Akla karşı tezler: Deli Petro'nun Türkiye planı

Rusya'yı organize eden ve yorulmadan bu ülkenin yayılma iştahını kabartan kişi Çar Petro'dur.
Rusya'yı organize eden ve yorulmadan bu ülkenin yayılma iştahını kabartan kişi Çar Petro'dur.

14. yüzyıldan itibaren Avrupa'da fetihlere başlayan Osmanlı Devleti bu planların son ve değişmez hedefi oldu. Bu hedefler doğrultusunda üretilen Osmanlı Devleti'ni parçalamaya yönelik yüzlerce proje ise zaman içinde tozlu raflarda kaldı. Cins, işte bu tozlu raflarda kalan parçalama/paylaşma planlarını, yani daha doğru bir ifadeyle "akla karşı tezleri", yüzlerce yıl sonra yeniden okurların istifadesine sunuyor.

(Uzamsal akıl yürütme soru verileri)
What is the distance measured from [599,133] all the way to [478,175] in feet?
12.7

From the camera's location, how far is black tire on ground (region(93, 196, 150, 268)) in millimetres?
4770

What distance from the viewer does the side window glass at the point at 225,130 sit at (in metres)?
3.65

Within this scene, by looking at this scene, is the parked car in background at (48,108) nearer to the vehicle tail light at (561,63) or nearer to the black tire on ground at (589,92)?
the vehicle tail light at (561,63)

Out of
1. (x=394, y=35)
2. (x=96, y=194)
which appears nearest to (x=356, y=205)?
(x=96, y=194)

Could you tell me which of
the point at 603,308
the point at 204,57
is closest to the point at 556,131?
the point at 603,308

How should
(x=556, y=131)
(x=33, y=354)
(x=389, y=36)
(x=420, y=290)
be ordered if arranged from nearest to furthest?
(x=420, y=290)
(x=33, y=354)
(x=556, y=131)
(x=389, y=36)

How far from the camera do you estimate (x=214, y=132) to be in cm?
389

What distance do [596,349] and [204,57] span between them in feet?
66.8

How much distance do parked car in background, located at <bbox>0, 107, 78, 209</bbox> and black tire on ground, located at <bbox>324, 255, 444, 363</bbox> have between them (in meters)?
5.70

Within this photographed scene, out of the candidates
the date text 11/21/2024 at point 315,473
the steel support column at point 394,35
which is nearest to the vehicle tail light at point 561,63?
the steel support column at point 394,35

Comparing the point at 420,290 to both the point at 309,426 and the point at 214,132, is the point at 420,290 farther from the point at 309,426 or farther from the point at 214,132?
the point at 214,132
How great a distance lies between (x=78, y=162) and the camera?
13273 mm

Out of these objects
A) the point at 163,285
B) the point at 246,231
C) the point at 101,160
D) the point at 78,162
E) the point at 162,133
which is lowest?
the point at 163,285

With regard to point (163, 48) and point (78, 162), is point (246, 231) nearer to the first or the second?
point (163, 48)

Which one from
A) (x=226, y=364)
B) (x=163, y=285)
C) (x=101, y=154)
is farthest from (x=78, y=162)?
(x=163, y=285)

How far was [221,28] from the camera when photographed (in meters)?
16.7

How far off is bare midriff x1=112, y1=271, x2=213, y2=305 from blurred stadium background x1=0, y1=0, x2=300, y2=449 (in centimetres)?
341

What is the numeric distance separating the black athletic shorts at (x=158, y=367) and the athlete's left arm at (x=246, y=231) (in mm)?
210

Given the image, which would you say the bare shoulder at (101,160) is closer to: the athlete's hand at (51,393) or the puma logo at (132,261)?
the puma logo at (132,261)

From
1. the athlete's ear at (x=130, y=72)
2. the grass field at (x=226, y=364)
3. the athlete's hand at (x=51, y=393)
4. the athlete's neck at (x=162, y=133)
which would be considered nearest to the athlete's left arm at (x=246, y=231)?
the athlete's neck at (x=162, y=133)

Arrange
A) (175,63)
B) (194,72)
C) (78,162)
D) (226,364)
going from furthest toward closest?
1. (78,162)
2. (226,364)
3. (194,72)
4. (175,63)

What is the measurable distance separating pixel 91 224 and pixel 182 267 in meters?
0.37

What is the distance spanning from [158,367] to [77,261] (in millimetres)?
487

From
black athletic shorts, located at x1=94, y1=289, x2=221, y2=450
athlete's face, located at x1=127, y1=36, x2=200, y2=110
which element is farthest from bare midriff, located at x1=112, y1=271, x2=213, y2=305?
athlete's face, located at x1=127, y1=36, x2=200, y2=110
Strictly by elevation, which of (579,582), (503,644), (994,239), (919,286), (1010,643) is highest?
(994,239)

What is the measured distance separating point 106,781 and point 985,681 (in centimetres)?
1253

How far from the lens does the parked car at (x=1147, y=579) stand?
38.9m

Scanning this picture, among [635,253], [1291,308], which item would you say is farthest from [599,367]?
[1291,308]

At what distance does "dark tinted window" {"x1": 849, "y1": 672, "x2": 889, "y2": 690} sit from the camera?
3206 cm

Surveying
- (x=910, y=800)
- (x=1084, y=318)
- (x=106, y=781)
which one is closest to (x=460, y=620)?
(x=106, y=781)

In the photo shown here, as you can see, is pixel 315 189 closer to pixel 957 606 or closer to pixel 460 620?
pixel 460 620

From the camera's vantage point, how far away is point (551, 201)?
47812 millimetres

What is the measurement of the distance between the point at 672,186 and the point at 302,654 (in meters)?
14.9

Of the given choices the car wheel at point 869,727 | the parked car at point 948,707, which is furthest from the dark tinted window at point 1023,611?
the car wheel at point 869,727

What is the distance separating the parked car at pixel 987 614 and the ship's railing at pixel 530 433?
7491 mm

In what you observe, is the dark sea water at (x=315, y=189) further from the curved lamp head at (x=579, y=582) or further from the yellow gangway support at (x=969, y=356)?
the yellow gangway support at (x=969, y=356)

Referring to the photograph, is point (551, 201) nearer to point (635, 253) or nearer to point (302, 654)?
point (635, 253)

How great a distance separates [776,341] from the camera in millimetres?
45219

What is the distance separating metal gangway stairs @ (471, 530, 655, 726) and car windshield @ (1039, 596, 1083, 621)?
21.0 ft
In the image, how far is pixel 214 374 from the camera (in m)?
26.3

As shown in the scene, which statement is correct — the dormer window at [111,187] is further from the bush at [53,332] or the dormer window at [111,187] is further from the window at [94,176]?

Çözülecek Görevler:
(a) Alıntı metinden "Akla karşı tezler: Deli" ile "okurların istifadesine sunuyor." arasındaki kısmı, bu iki ifade de dahil olmak üzere aynen çıkarır mısın?
(b) Alıntı metne göre Osmanlı Devleti'ni parçalamaya yönelik yüzlerce proje hangi doğrultuda üretildi?
Bu kayıtlar metinden bağımsız, ayrı bir malzemedir.

Alıştırma Yanıtları:
(a)
Akla karşı tezler: Deli Petro'nun Türkiye planı

Rusya'yı organize eden ve yorulmadan bu ülkenin yayılma iştahını kabartan kişi Çar Petro'dur.
Rusya'yı organize eden ve yorulmadan bu ülkenin yayılma iştahını kabartan kişi Çar Petro'dur.

14. yüzyıldan itibaren Avrupa'da fetihlere başlayan Osmanlı Devleti bu planların son ve değişmez hedefi oldu. Bu hedefler doğrultusunda üretilen Osmanlı Devleti'ni parçalamaya yönelik yüzlerce proje ise zaman içinde tozlu raflarda kaldı. Cins, işte bu tozlu raflarda kalan parçalama/paylaşma planlarını, yani daha doğru bir ifadeyle "akla karşı tezleri", yüzlerce yıl sonra yeniden okurların istifadesine sunuyor.

(b) Bu projeler, Osmanlı Devleti'nin söz konusu planların son ve değişmez hedefi olması doğrultusunda üretildi.